Он может лишь отчасти перевоплотиться в другого, побыть в его шкуре и в этом смысле похож на несчастного, привившего себе бациллу тяжелой болезни, чтобы испытать ее свойства.
Примерять шкуры таких героев, как шекспировские злодеи или секретари обкомов из нынешних пьес, — то же самое, что носить вериги или ранить нежную кожу власяницей. Только мученик при этом страдает во имя Всевышнего, а актер во имя самого себя или во имя черта, что, впрочем, одно и то же (так, отец Александр?).
Поэтому Глеб Савич не переносил восторженных разговоров людей, завидующих сладкой жизни актеров. Порой он подумывал даже, а не бросит ли сцену, но без театра не мог бы существовать, хотя и признавался в этом без всякой гордости и зазнайства. Лишенный сцены, Глеб Савич превратился бы в капризного брюзгу, сварливого зануду, истеричного скандалиста, с которым и час пробыть трудно. Он встречался с актерами, в старости покинувшими сцену, и это были самые тяжелые, невыносимые старики.

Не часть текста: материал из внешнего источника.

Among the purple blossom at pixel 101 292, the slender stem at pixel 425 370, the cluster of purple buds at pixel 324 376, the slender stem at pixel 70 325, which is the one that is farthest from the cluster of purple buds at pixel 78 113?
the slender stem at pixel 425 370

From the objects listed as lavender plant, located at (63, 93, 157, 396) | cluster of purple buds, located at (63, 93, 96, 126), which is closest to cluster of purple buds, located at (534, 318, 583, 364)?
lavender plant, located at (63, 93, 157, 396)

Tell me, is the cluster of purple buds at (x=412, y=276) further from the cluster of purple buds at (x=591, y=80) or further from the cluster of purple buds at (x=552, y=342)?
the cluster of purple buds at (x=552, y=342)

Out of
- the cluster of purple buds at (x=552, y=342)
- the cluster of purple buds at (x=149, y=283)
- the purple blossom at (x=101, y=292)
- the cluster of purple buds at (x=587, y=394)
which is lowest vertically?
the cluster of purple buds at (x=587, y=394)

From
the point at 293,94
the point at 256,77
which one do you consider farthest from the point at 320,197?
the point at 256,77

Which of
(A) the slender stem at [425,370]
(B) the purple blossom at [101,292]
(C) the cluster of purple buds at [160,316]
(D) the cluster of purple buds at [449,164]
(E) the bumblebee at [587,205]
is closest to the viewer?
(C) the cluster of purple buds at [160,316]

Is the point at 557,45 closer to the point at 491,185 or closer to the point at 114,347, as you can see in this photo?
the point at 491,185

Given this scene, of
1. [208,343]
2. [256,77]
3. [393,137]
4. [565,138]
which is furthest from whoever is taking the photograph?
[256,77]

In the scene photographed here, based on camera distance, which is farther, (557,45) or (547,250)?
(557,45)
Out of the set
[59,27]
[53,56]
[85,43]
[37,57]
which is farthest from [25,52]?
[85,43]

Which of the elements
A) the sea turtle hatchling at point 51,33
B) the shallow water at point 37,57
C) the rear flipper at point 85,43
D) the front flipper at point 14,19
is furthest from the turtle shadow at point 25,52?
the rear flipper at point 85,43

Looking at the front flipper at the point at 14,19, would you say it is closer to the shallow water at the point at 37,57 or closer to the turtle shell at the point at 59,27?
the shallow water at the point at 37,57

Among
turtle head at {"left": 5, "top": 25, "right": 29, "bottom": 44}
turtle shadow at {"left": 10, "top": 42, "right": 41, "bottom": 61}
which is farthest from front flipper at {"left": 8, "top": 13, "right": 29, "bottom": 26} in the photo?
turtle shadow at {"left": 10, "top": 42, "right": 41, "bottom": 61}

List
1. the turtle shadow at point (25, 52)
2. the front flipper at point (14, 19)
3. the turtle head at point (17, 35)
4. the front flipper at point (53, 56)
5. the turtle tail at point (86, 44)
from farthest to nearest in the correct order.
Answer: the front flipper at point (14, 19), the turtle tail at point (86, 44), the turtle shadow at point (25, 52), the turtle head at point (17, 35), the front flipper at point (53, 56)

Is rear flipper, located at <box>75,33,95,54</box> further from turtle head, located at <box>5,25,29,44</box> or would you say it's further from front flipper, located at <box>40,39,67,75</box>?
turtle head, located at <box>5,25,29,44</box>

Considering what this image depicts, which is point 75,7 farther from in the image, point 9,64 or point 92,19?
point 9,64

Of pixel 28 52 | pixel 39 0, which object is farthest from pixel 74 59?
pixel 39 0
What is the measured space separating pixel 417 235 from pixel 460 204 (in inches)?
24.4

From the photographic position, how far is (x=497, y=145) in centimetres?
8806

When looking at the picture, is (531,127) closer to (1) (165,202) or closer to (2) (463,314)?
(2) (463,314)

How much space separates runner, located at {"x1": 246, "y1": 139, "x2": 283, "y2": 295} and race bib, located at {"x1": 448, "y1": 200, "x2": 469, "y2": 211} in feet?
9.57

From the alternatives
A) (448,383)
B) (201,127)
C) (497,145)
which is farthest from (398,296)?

Во всех газетах трубили, что надо обращаться к зрителю с вопросами, которые ставит сама жизнь, и Глеб Савич в ответ на это лишь покачивал головой и скептически улыбался: пой, птичка, пой. С вопросами-то у нас все в порядке, но вот к жизни у Глеба Савича было сложное, не выясненное до конца отношение. Его преследовала мысль, что, если жизнь понимать напрямик, такой, какая она есть не в поверхностном и случайном, капризном, прихотливом выражении, а в глубинной сути, то никакого искусства не понадобится, оно будет выглядеть смешным и жалким. Искусство произошло из слабости человеческой, из недопонимания жизни и недостатка веры, которые тоже требуют для себя каких-то форм, не четких и ясных, как формы истины, а слегка затуманенных, смутных и расплывчатых.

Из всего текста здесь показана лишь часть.